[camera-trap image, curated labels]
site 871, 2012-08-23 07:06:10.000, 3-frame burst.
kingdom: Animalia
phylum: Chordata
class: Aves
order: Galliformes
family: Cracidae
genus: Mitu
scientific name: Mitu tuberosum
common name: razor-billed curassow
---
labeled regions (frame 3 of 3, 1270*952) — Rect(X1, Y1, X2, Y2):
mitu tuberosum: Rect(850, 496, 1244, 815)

● ● ● ● ●

WHAT THE TASK ASKS:
Would you reproduce the whole listing exactly as it stands?

EXERCISE OUTPUT:
[camera-trap image, curated labels]
site 871, 2012-08-23 07:06:10.000, 3-frame burst.
kingdom: Animalia
phylum: Chordata
class: Aves
order: Galliformes
family: Cracidae
genus: Mitu
scientific name: Mitu tuberosum
common name: razor-billed curassow
---
labeled regions (frame 3 of 3, 1270*952) — Rect(X1, Y1, X2, Y2):
mitu tuberosum: Rect(850, 496, 1244, 815)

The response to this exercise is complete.